Suriname puts strict Local Content requirements on all oil companies
(Kaieteur News) No stone is left unturned when it comes to Suriname securing maximum benefits for its people.
According to the Production Sharing Agreements (PSAs) the Dutch speaking country has with oil companies, there are strict Local Content rules which have to be followed. These rules ensure companies have no room to escape their responsibility of using to the greatest extent, local goods, products and services as part of its operations.
According to the country’s PSAs, companies are required to provide a report demonstrating the evolution of local content involvement in its Petroleum Operations and a plan of action to increase the level of local content. They also have to submit a list of local purchases on a quarterly basis.
Also, a list of the number of Contractors’ and Sub-Contractors’ local hires and associated titles must be submitted in quarterly reports.
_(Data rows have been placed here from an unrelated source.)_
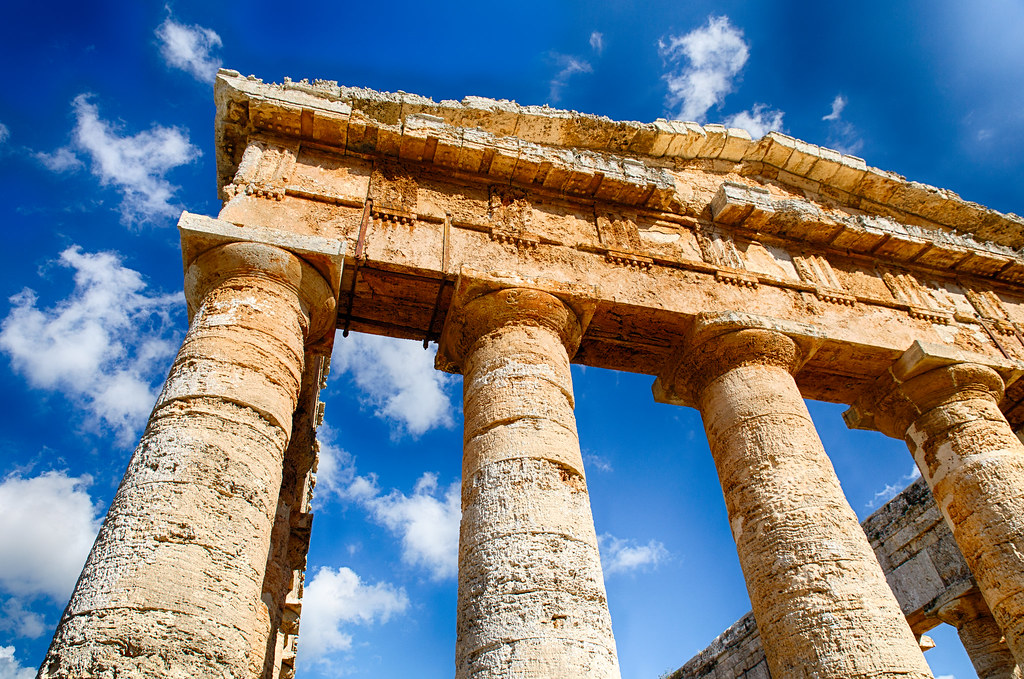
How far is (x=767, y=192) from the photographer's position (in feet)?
31.6

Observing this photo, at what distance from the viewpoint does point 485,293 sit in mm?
7172

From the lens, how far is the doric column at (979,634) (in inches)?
374

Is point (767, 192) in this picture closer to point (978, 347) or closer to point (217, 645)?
point (978, 347)

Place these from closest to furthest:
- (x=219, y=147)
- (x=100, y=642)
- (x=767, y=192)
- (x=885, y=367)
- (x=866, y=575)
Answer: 1. (x=100, y=642)
2. (x=866, y=575)
3. (x=219, y=147)
4. (x=885, y=367)
5. (x=767, y=192)

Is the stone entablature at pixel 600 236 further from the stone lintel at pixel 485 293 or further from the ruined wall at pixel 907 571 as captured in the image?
the ruined wall at pixel 907 571

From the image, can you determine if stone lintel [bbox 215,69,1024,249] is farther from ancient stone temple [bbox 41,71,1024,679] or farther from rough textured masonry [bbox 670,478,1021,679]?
rough textured masonry [bbox 670,478,1021,679]

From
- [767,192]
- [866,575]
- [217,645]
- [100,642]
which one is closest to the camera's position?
[100,642]

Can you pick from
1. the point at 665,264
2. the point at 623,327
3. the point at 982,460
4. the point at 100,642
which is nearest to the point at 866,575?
the point at 982,460

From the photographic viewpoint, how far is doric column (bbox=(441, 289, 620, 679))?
15.0 ft

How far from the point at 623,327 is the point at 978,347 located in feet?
16.9

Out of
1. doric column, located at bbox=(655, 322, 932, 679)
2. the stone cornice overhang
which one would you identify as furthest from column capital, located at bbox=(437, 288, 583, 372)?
the stone cornice overhang

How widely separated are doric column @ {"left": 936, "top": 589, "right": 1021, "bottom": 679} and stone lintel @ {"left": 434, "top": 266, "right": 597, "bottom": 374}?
295 inches

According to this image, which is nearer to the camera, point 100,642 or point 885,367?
point 100,642

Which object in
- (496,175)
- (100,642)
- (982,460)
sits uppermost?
(496,175)
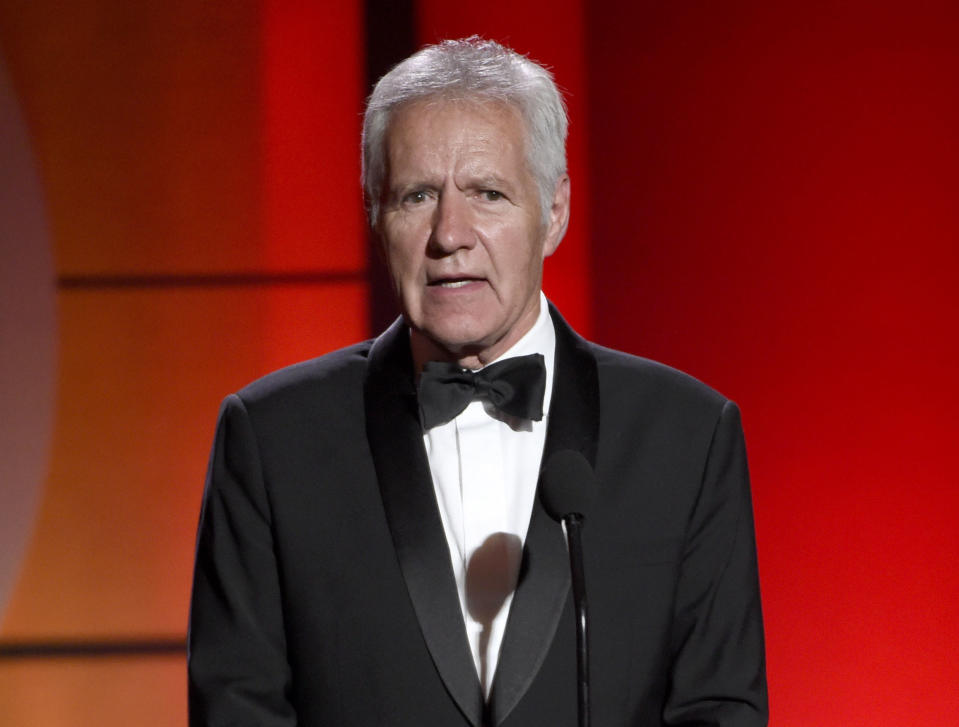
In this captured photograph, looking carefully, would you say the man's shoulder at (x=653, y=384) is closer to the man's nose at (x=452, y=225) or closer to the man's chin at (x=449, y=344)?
the man's chin at (x=449, y=344)

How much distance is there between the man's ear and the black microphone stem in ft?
1.71

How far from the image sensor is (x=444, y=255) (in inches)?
58.1

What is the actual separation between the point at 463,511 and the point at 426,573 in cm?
12

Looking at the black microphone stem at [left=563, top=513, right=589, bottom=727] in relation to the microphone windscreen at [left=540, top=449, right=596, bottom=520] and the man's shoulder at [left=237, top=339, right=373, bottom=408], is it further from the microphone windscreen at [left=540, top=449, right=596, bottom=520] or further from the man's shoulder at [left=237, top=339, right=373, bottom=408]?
the man's shoulder at [left=237, top=339, right=373, bottom=408]

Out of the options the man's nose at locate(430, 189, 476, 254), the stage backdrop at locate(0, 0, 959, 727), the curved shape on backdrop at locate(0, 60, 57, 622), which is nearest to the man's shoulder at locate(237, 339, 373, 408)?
the man's nose at locate(430, 189, 476, 254)

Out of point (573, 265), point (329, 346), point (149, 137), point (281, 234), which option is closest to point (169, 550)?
point (329, 346)

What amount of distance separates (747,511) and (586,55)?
107cm

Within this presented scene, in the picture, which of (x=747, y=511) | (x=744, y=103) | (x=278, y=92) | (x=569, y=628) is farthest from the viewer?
(x=278, y=92)

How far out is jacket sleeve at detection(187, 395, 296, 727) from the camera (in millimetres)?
1455

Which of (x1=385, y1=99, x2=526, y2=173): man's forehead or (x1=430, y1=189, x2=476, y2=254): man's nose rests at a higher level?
(x1=385, y1=99, x2=526, y2=173): man's forehead

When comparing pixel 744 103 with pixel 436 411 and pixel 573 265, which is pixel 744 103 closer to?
pixel 573 265

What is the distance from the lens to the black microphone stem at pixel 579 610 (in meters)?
1.14

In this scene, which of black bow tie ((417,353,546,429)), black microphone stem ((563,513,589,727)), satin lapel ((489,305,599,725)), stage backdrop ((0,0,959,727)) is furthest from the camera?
stage backdrop ((0,0,959,727))

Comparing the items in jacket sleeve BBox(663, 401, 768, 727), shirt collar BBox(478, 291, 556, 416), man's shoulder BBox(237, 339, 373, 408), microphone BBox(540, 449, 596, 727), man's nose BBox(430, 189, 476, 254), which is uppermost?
man's nose BBox(430, 189, 476, 254)
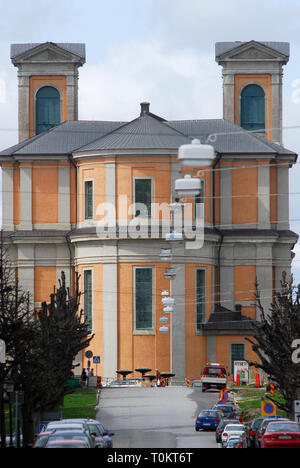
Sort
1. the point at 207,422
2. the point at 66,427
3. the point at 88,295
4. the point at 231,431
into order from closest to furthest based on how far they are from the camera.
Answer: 1. the point at 66,427
2. the point at 231,431
3. the point at 207,422
4. the point at 88,295

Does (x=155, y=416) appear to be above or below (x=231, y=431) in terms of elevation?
below

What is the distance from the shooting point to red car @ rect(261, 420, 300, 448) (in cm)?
4372

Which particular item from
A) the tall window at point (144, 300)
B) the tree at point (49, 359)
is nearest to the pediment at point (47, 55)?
the tall window at point (144, 300)

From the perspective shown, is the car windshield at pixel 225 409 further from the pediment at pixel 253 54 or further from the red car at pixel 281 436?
the pediment at pixel 253 54

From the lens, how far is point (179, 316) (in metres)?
98.9

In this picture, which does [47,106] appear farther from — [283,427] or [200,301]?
[283,427]

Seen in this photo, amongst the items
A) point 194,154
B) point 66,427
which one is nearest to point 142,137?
point 66,427

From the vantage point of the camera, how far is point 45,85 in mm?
112500

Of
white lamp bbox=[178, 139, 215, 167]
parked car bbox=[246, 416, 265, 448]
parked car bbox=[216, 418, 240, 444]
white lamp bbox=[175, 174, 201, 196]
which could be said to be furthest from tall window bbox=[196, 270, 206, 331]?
white lamp bbox=[178, 139, 215, 167]

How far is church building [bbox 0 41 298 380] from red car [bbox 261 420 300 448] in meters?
48.1

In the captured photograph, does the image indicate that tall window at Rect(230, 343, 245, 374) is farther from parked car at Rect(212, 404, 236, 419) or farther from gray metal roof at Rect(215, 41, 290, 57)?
parked car at Rect(212, 404, 236, 419)

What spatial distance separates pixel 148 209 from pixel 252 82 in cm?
1742

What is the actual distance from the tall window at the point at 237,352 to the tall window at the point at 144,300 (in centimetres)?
587

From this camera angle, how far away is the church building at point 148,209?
324 feet
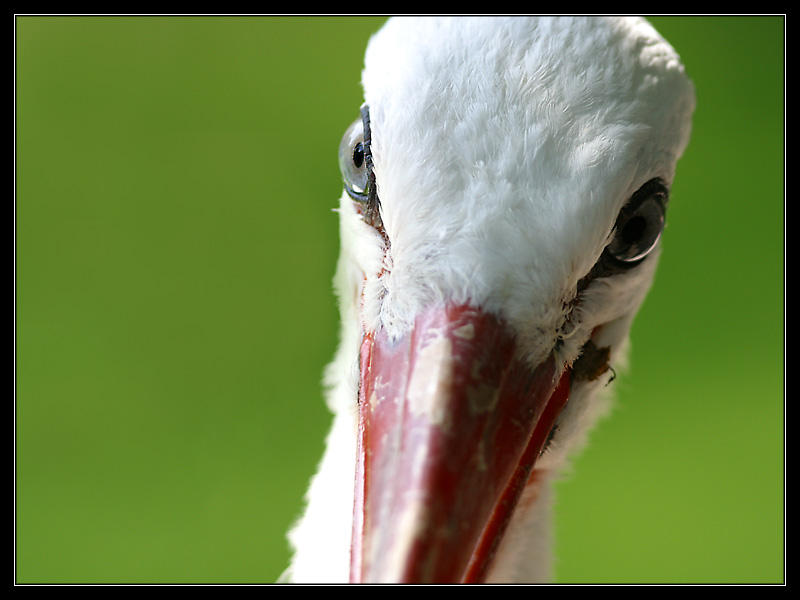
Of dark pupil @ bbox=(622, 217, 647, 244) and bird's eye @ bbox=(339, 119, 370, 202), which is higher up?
bird's eye @ bbox=(339, 119, 370, 202)

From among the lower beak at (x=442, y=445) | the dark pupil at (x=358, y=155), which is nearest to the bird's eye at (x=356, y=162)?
the dark pupil at (x=358, y=155)

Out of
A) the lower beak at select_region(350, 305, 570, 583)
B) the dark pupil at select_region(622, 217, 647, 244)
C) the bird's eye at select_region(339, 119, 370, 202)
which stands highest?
the bird's eye at select_region(339, 119, 370, 202)

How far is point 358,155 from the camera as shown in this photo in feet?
3.14

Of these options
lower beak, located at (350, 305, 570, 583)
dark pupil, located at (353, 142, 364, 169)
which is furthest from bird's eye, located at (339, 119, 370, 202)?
lower beak, located at (350, 305, 570, 583)

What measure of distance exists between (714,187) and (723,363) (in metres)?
0.62

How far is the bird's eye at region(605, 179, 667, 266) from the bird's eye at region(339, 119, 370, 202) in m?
0.33

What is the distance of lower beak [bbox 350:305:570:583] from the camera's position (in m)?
0.67

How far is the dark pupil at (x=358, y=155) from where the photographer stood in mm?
945

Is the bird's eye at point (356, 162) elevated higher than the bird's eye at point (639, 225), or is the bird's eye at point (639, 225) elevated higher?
the bird's eye at point (356, 162)

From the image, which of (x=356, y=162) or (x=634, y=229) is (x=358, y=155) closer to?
(x=356, y=162)

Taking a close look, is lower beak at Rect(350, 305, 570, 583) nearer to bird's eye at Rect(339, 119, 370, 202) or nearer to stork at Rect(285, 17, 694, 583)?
stork at Rect(285, 17, 694, 583)

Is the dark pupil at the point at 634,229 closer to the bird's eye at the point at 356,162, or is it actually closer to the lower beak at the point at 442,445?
the lower beak at the point at 442,445

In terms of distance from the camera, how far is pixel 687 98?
3.16 ft

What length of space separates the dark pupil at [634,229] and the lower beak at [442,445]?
0.71 feet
In addition, companies are required to use their best efforts to train locals with respect to its Petroleum Operations, including technical, administrative, executive and management positions.
These rigid rules are not only absent from Guyana’s Production Sharing Agreement with ExxonMobil, but also the draft Local Content policy that was finalized by UK Consultant, Dr. Michael Warner.
The government for the last four years has promised the nation that this document would be in place for first oil which officially started on December 20, 2019.
Up to the time of publication, the policy was not released to the public and the Energy Department is yet to provide an explanation for its failed promise in this regard.